3 February 2012, Russia Today

In an interview with Caixin, the Chief Economist of the International Energy Agency, Dr. Birol spells out the obstacles China faces in securing oil supplies, the need for it to improve energy efficiency, the challenges for alternative energy in the country, as well as the impact of geopolitics on the world’s oil supply. To read the full interview, click here.

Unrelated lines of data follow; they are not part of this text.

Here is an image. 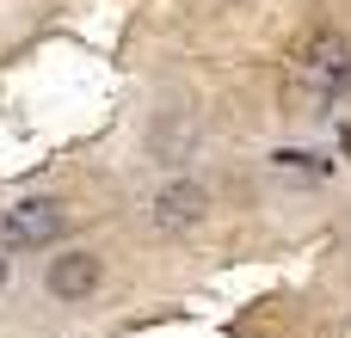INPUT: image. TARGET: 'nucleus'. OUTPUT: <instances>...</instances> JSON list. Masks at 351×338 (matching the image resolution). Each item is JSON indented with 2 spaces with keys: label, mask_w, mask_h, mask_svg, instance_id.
<instances>
[{
  "label": "nucleus",
  "mask_w": 351,
  "mask_h": 338,
  "mask_svg": "<svg viewBox=\"0 0 351 338\" xmlns=\"http://www.w3.org/2000/svg\"><path fill=\"white\" fill-rule=\"evenodd\" d=\"M284 74H290V92L327 105V99L351 80V43H346V31H333V25L302 31L296 49H290V68H284Z\"/></svg>",
  "instance_id": "obj_1"
},
{
  "label": "nucleus",
  "mask_w": 351,
  "mask_h": 338,
  "mask_svg": "<svg viewBox=\"0 0 351 338\" xmlns=\"http://www.w3.org/2000/svg\"><path fill=\"white\" fill-rule=\"evenodd\" d=\"M62 228H68V209H62L56 197H25V203H12V209L0 216V246L37 252V246L62 240Z\"/></svg>",
  "instance_id": "obj_2"
},
{
  "label": "nucleus",
  "mask_w": 351,
  "mask_h": 338,
  "mask_svg": "<svg viewBox=\"0 0 351 338\" xmlns=\"http://www.w3.org/2000/svg\"><path fill=\"white\" fill-rule=\"evenodd\" d=\"M204 216H210V191H204L197 179L160 185V191H154V209H148L154 234H191V228H204Z\"/></svg>",
  "instance_id": "obj_3"
},
{
  "label": "nucleus",
  "mask_w": 351,
  "mask_h": 338,
  "mask_svg": "<svg viewBox=\"0 0 351 338\" xmlns=\"http://www.w3.org/2000/svg\"><path fill=\"white\" fill-rule=\"evenodd\" d=\"M99 277H105V265H99V252H86V246L49 259V296H56V302H86V296L99 289Z\"/></svg>",
  "instance_id": "obj_4"
},
{
  "label": "nucleus",
  "mask_w": 351,
  "mask_h": 338,
  "mask_svg": "<svg viewBox=\"0 0 351 338\" xmlns=\"http://www.w3.org/2000/svg\"><path fill=\"white\" fill-rule=\"evenodd\" d=\"M271 166H278V172H284V166H290V172H315V179H327V172H333V160L302 154V148H278V154H271Z\"/></svg>",
  "instance_id": "obj_5"
},
{
  "label": "nucleus",
  "mask_w": 351,
  "mask_h": 338,
  "mask_svg": "<svg viewBox=\"0 0 351 338\" xmlns=\"http://www.w3.org/2000/svg\"><path fill=\"white\" fill-rule=\"evenodd\" d=\"M0 289H6V259H0Z\"/></svg>",
  "instance_id": "obj_6"
}]
</instances>
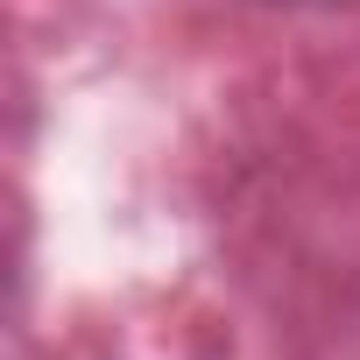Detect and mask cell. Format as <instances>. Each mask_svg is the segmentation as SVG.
Listing matches in <instances>:
<instances>
[{"label": "cell", "instance_id": "1", "mask_svg": "<svg viewBox=\"0 0 360 360\" xmlns=\"http://www.w3.org/2000/svg\"><path fill=\"white\" fill-rule=\"evenodd\" d=\"M240 8H339V0H240Z\"/></svg>", "mask_w": 360, "mask_h": 360}]
</instances>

31 January 2012, Bloomberg BNA

Major Middle Eastern oil producers will step in to fill any gap caused by supply shortages this year, the IEAs chief economist Fatih Birol said today in Seoul, while global energy demand will eventually recover from a fall caused by economic slowdown. Oil demand is falling for the first time since the global economic crisis of 2008-2009, the International Energy Agency, which advises industrial countries on energy policy, said in January. It cut its 2012 demand growth forecast by 220,000 barrels per day from its previous monthly report to 1.1 million bpd. "We may see a slowing down of global energy demand this year because of the slowing down of the economy," Birol said. "But well still see global growth in demand (in the longer term), unless we see a major recession from European countries."

29 January 2012, Forbes

Presenting the latest World Energy Outlook in Seoul on Friday, IEA Chief Economist Fatih Birol said that “in the aftermath of Fukushima, there is a temporary shift away from nuclear, but it is inevitable that nuclear energy will expand in the future in order to address energy security and climate change”. He warned, however, that “due to the economic situation, discussion on investment in energy, in particular nuclear energy, has taken a back seat”. Looking ahead, Dr. Birol stressed that “we also need to look at the direction in which China will head, especially in the transport sector."

26 January 2012, National Geographic

Russia will remain China and India’s corner stone for energy for many years, said Fatih Birol, Chief Economist at the International Energy Agency, today in Moscow. But it needs to invest more into the industry and learn to save energy. “Russia is going through the best times in terms of energy, last year Russia made about $300 billion out of oil and gas”, says Birol. He believes the nuclear accident in Japan and the ‘Arab Spring’ proved how essential the country is to the global energy system. However, it needs to adapt to the changing consumption landscape. “All the energy demand will come from four countries: China, China, China and India,” Birol says. “Economic growth is there and the population is there.” But to meet the increasingly hungry eastern clients Russia needs to invest more in the industry. Mr. Birol estimates an additional $100 billion is needed, which could be spent on developing regions difficult to geological exploration. Yet, he adds the government should also create favourable tax regimes to attract companies into these areas.